Did you catch that last part? It's a key element to my story, so tuck it away and follow along.

I left my Tool Man and our little bolts home alone this afternoon to color eggs (after we'd been to our town Easter egg hunt, which, btw, if your kid is 10 years old, fellow Moms and Dads, you do not need to hustle out there with them to get the goods, alright?! Sheesh. The only exception to this rule is as follows: if - and only if - you see a giant Reece's Peanut Butter Egg on the ground and your 10 year old has dashed by it in hopes of snagging that lame stick of Laffy Taffy. Then, by all means, knock out the kid zeroing in on your chocolate and peanut butter, throw your body over the treat, then remind your kid when he comes back with his bucket of crappy bubblegum and assorted jawbreakers that you talked about the good stuff strategy and you damn well expect better out of him next year).

Anyway, after the world's longest parenthetical remark, my husband volunteered to help the kids color eggs while I hopped like a bunny to Target to pick up some Easter goodies (because hello!? my kid was all, "Pffft. Whatever, giant Reece's Peanut Butter Egg that I know my mom would enjoy."). Normally, we do this holiday tradition as a family unit, but because I was running behind, I thanked him, and told him that he'd see the carton of eggs meant for coloring in the fridge, all hard boiled and ready to dye. Mwa ha ha!

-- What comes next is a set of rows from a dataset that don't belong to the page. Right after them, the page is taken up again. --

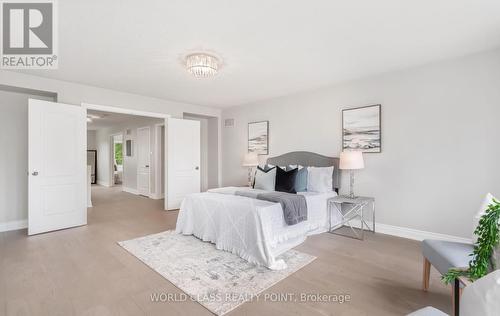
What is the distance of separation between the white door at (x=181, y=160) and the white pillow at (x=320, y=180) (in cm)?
293

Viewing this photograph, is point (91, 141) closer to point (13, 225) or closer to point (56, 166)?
point (13, 225)

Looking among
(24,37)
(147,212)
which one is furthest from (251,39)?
(147,212)

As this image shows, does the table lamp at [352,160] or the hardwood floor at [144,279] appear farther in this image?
the table lamp at [352,160]

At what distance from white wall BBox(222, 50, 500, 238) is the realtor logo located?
4064 mm

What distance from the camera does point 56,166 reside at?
3869 millimetres

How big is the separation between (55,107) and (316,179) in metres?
4.50

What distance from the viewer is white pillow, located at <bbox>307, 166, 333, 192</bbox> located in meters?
4.00

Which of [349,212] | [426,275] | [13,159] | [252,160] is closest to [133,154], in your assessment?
[13,159]

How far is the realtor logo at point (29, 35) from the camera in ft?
7.06

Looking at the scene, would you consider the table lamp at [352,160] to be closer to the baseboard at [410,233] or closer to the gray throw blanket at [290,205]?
the gray throw blanket at [290,205]

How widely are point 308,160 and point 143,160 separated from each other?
5.20m

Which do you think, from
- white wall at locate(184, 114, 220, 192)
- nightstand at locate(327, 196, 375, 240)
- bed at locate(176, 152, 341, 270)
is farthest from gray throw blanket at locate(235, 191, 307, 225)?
white wall at locate(184, 114, 220, 192)

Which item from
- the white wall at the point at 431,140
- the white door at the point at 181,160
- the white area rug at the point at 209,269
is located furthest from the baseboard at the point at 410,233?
the white door at the point at 181,160

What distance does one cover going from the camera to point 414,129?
137 inches
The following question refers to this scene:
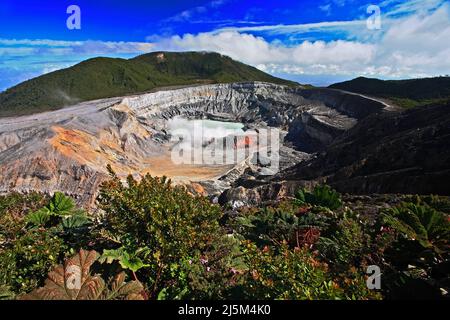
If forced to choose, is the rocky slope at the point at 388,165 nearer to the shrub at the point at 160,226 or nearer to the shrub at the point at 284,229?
the shrub at the point at 284,229

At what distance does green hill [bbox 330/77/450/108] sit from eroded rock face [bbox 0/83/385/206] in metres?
6.39

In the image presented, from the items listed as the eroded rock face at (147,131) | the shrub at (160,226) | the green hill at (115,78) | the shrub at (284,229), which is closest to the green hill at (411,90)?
the eroded rock face at (147,131)

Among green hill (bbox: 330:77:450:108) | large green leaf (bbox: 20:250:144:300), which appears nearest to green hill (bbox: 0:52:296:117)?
green hill (bbox: 330:77:450:108)

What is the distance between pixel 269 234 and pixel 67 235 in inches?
175

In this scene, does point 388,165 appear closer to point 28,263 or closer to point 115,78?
point 28,263

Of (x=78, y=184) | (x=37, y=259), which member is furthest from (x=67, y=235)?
(x=78, y=184)

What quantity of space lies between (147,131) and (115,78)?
69085 millimetres

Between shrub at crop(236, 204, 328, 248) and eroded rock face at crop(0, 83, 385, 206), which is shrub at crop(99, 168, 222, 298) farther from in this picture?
eroded rock face at crop(0, 83, 385, 206)

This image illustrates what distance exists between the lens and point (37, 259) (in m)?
6.23

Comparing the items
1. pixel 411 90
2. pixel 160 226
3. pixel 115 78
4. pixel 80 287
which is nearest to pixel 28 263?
pixel 80 287

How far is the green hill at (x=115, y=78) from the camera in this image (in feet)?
358

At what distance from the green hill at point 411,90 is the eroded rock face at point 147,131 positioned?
639 cm

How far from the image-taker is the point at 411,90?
73.0m

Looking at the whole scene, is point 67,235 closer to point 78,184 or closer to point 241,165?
point 78,184
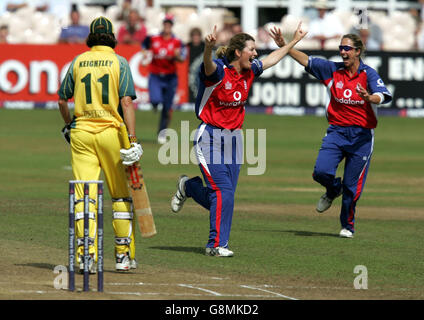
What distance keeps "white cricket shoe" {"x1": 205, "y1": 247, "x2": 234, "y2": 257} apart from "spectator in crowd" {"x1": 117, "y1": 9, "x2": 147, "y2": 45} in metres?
20.4

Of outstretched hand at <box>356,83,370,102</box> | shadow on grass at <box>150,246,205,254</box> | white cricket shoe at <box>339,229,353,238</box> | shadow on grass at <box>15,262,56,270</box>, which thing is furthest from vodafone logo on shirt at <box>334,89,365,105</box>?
shadow on grass at <box>15,262,56,270</box>

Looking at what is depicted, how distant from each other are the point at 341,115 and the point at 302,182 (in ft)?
18.2

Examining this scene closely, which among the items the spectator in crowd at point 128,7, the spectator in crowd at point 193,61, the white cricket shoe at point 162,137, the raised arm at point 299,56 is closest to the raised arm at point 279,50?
the raised arm at point 299,56

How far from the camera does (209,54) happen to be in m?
10.9

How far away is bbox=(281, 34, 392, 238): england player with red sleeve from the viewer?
508 inches

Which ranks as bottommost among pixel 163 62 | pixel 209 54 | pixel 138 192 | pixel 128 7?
pixel 138 192

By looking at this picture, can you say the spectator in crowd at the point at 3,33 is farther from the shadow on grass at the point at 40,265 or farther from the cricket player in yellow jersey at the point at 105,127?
the cricket player in yellow jersey at the point at 105,127

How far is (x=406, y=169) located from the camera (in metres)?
20.5

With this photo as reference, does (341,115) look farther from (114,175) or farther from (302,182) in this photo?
(302,182)

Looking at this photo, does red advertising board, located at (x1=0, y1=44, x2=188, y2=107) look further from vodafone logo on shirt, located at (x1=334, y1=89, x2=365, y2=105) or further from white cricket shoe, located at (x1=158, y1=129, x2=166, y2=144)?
vodafone logo on shirt, located at (x1=334, y1=89, x2=365, y2=105)

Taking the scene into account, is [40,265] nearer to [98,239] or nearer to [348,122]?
[98,239]

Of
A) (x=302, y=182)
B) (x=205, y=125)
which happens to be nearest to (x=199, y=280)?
(x=205, y=125)

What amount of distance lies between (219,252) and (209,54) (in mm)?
1965

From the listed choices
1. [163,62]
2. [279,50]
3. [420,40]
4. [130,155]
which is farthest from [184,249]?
[420,40]
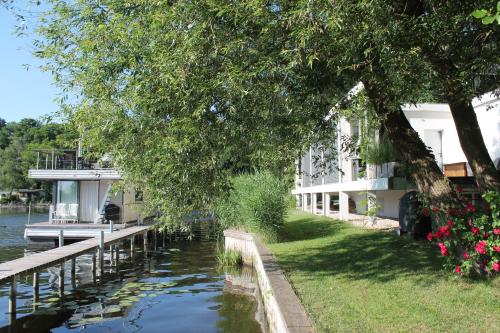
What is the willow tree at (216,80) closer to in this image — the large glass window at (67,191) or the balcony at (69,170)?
the balcony at (69,170)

When I returned a bit later, my artists in residence were all gathered around the kitchen table, oohing and awing over the magic that a tablet of food coloring and a couple tablespoons of distilled vinegar creates. I joined in, commending them on their use of purples and oranges and the message they were trying to convey with the random swirls of green, then went on my way to hide the bags of Hershey's chocolate eggs I'd picked up so the Tool Man wouldn't eat them all before Sunday mornings.

About an hour later, we gathered in the kitchen again for lunch. As the boys ate their peanut butter sandwiches (Oh, NOW you like peanut butter, eh 10 year old son?!), and my husband concocted whatever weird sandwich he was making out of salami and pickle slices and mustard (oh my!), I peered into the fridge, where my eyes came to rest on the eggs my boys had colored. The ones my husband had returned to their carton so the Easter bunny would have an easy time of finding them Sunday morning.

"Huh. Wonder what those are doing on the second shelf. In the spot where we keep the eggs. The regular eggs. The ones not typically hard boiled and primed for dying," I wondered, as my eyes traveled around the remaining items in the fridge and landed on the other carton of eggs on the bottom shelf. Where we don't normally store eggs. Where we'd store eggs meant for hard boiling and primed for dying.

Lest you think my husband could be so easily confused by the overabundance of eggs in our fridge that his mind would be momentarily scrambled, leaving him confused as to what to do without me nearby to guide him, trust that I thought I had made this job incredibly easy for him. Want to know how? Let me show you. Take a peek over there to the right. Notice the distinct directives? The "Hard Boiled" and "Use These"? Yeah, those notes were written all over the carton.
All over it.
In black Sharpie.
In a penmanship style I believed my husband would easily be able to read, and not my cursive style of writing, which he claims looks like the rambling manifesto of a whacked out Kool Aid drinker waiting for the spaceship to land.
Or like this blog entry is getting to be, if I were writing it freehand and you were all forced to take it in that way.
The Tool Man's excuse for coloring the wrong eggs? "I didn't see the hard boiled ones." Allow me to direct you again to the photograph just above you and to the right.
These boys of mine colored a dozen raw eggs, all the while filling the kitchen with excited chatter about where the Easter Bunny would hide each one for them to find before we go to church Sunday morning. Instead, the Easter Bunny better make me an omelet, because now my kids - not all that interested in collecting 12 plain old white eggs - really can't put all their eggs in one basket.
Or any basket, for that matter.
Next year, apparently, I need to write directions on every damn egg. Additionally, my kid better hook me up with the giant Reece's Peanut Butter Egg at the town egg hunt. The Easter Bunny doesn't take kindly to "I didn't see it" excuses. Seriously.
Happy Easter, though! May all your eggs be hard!